So you want to retire early? What you can do now to prepare
You’ve done your time. You’ve had a long (and hopefully rewarding) career and are ready to ease into retirement. There’s one problem. You’re not quite officially retirement age yet. You have a few years (maybe more) until you reach age 62 and can start receiving Social Security. And a few more years still until you hit age 65 and can enroll in Medicare.
You’re more than ready to retire early, but can you really afford to? The good news is that it is possible with some careful planning and preparation.
Envision your retirement – and how you will pay for it
You likely have dreams of what retirement will look like: extended vacations, leisurely dinners, spoiling the grandkids. However, if you want that retirement to start early, those dreams need to be supported with some very thoughtful budgeting. Carefully account for all of the monthly expenses you expect to incur in retirement, both the fun and mundane. Next, identify where the money will come from to fund those expenses, knowing that the regular paycheck you’ve depended on for years won’t be there.
Will it come from savings, investment income, perhaps a spouse or partner who is still working? Understand all of your sources of funds. Just as importantly, do the math to make sure you will have enough to last throughout your retirement years, which could last decades.
While you may have a sizeable nest egg in retirement accounts like 401(k) plans and individual retirement accounts (IRAs), that money can’t be accessed until you reach age 59.5, or you will be penalized 10 percent on withdrawals. However, there is a little-known exception. IRS Rule 72(t) states that if you declare yourself as “permanently retired,” meaning you commit to never re-entering the workforce, you can begin taking distributions from qualified retirement plans beginning at age 55.

RECORD EXCERPTS:
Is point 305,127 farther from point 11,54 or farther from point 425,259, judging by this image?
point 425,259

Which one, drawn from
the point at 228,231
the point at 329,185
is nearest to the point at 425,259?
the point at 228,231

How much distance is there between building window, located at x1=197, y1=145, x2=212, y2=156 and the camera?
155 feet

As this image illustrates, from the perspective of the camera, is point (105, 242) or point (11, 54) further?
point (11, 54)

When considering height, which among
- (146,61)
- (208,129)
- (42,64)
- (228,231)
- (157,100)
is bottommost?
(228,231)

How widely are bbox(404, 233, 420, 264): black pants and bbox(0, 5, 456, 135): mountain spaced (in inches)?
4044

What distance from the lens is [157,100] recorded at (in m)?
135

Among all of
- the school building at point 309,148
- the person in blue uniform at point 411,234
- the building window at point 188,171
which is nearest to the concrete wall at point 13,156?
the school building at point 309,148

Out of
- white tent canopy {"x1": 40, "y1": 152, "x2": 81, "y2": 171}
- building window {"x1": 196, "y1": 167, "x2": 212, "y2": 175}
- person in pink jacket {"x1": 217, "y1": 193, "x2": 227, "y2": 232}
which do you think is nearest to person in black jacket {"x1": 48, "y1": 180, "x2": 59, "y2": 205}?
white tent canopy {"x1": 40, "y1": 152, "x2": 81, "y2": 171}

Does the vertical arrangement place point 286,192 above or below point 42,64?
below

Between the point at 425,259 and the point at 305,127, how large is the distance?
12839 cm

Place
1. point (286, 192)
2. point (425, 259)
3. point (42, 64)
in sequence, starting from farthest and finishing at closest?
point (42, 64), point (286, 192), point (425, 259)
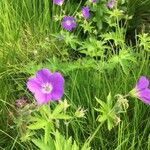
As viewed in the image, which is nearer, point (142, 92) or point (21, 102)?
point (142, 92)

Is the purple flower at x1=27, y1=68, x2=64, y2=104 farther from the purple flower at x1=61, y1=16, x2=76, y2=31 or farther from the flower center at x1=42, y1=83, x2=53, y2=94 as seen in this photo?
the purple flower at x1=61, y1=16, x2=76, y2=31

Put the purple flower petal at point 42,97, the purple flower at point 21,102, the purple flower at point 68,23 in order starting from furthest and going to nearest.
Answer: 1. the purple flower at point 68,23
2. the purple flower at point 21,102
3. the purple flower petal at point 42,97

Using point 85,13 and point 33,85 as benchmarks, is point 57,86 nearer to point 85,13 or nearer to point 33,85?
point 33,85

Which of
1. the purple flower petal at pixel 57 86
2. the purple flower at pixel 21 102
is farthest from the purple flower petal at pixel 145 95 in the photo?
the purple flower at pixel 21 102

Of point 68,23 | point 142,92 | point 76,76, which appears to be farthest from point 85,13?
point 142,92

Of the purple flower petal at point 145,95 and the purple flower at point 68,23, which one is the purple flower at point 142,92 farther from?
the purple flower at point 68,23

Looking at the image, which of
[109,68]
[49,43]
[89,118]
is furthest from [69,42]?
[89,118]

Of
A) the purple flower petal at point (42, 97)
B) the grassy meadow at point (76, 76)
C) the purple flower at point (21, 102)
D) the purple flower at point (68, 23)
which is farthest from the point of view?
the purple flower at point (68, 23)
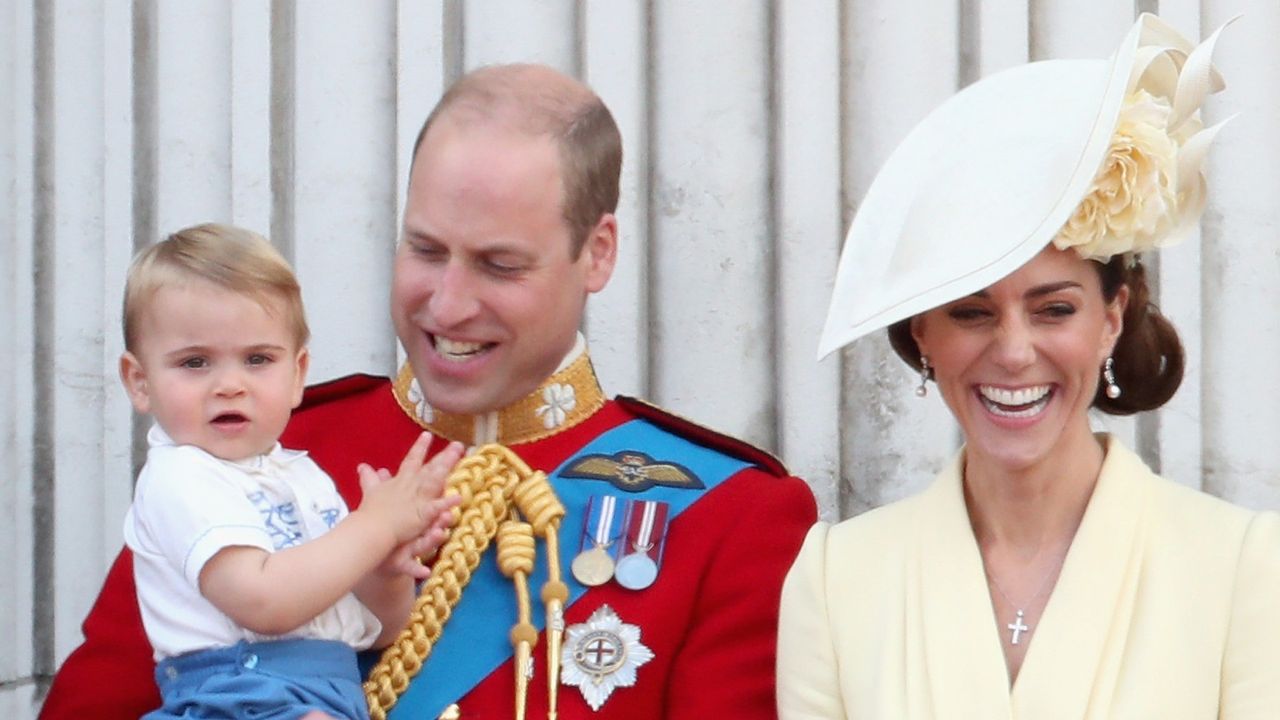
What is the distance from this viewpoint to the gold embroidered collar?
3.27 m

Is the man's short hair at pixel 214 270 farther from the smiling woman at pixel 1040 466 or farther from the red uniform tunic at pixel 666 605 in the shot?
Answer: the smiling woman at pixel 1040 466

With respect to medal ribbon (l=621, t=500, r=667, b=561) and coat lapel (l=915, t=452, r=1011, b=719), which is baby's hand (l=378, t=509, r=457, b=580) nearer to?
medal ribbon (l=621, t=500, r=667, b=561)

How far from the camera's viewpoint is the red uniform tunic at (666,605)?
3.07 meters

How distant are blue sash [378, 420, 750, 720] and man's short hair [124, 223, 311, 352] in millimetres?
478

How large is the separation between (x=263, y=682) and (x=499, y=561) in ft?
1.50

...

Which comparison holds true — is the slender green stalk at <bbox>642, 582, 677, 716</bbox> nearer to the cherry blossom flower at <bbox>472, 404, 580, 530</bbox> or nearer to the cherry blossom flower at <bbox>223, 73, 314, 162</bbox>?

TASK LIST:
• a. From the text on early retirement, extract word for word the part that opens with the words containing "You’re more than" and closes with "won’t be there.".
• b. List every age that the text on early retirement mentions.

ACTIVITY ANSWERS:
• a.
You’re more than ready to retire early, but can you really afford to? The good news is that it is possible with some careful planning and preparation.
Envision your retirement – and how you will pay for it
You likely have dreams of what retirement will look like: extended vacations, leisurely dinners, spoiling the grandkids. However, if you want that retirement to start early, those dreams need to be supported with some very thoughtful budgeting. Carefully account for all of the monthly expenses you expect to incur in retirement, both the fun and mundane. Next, identify where the money will come from to fund those expenses, knowing that the regular paycheck you’ve depended on for years won’t be there.

• b.
62
65
59.5
55